Great summary of the options.

On Mon, Jun 2, 2008 at 9:14 AM, "Andreas Rückert" <[EMAIL PROTECTED]> wrote:

> Problem: the c++ module does no preprocessing, so you have to preprocess each
> file per hand, before you can import ist. Not so good.
> Several options:
>
> A) try to find an installed cpp and call it. Problem might be to find it, 
> handle temp
> files etc. Make the import somewhat less stable, so I'd prefer an integrated 
> solution,
> that comes with the Argo download.

This is more work for the user and little messy, but I don't see any
particular reason it should make things less stable.  It has the
advantage that it will be using whatever preprocessor the user
normally uses.

> B) Integrate some preprocessor written in Java into Argo:
> http://www.anarres.org/projects/jcpp/
> Problem here is the license (GPL(2)) and the integration of foreign code into 
> Argo
> (to some degree).

The author says that he's liberal about granting less restrictive
licenses on demand.  Why not ask for a LGPL license for us?  If he
agrees, that should solve the problem since we distribute other LGPL
binaries already.

I don't know anything about the quality of Jcpp, but if it's
reasonable quality, this would probably be my first choice with option
A above being my second choice.

> C) Use the Antlr cpp grammar to generate our own preprocessor:
> http://antlr.org/grammar/1166665121622/Cpp.tar
> Problem seems to be, that it's somewhat dated and not so much used/updated
> recently. Tried to generate a parser with Antlr 3.0.1, but no luck so far. 
> Guess the
> grammar needs some work.
>
> D) Integrate a preprocessor into the cpp lexer:
> http://www.ibm.com/developerworks/aix/library/au-c_plusplus_antlr/?S_TACT=105AGY06&;
> I guess I'd prefer this approach, although it taints the cpp grammar even 
> more, than
> it already is, which make an update to a newer grammar even harder than it 
> already
> is.

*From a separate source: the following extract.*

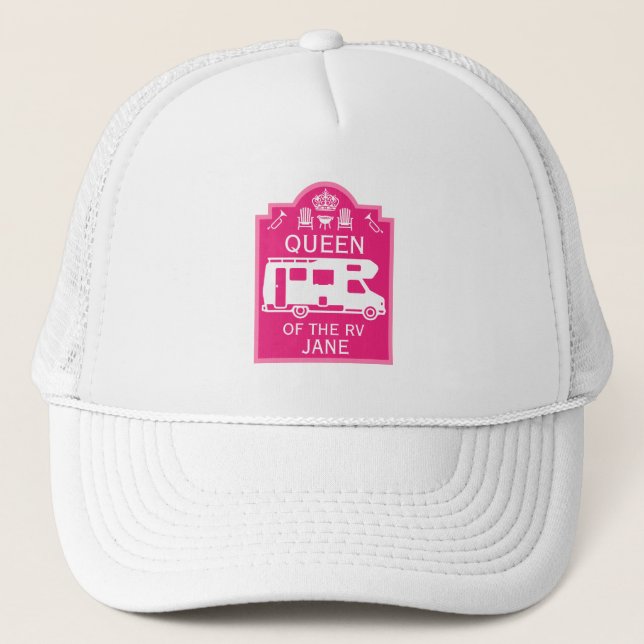 Queen Of The Camper RV Trucker Hat (Front)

One workaround could be to convince the Antlr folks, that the preprocessor
> should be integrated into the grammar anyway, so they would work with such a
> modified grammar in the future.

Both options C & D seem to be a lot of work for the benefit, as well
as a potential ongoing maintenance headache.  For example the article
in option D closes with "Although this article doesn't deal with
potential errors and error-handling strategies, a real-world
preprocessor must account for these factors; for example, the ordering
of tokens in conditional macro processing is significant, and you must
take steps to ensure that it's handled correctly."

I'm not sure if this is the same as the grammar in option C, but it
was linked to from the IBM article
http://www.antlr.org:8080/pipermail/antlr-interest/2004-July/008778.html

All in all, I like Jcpp best, presuming we can get the right license.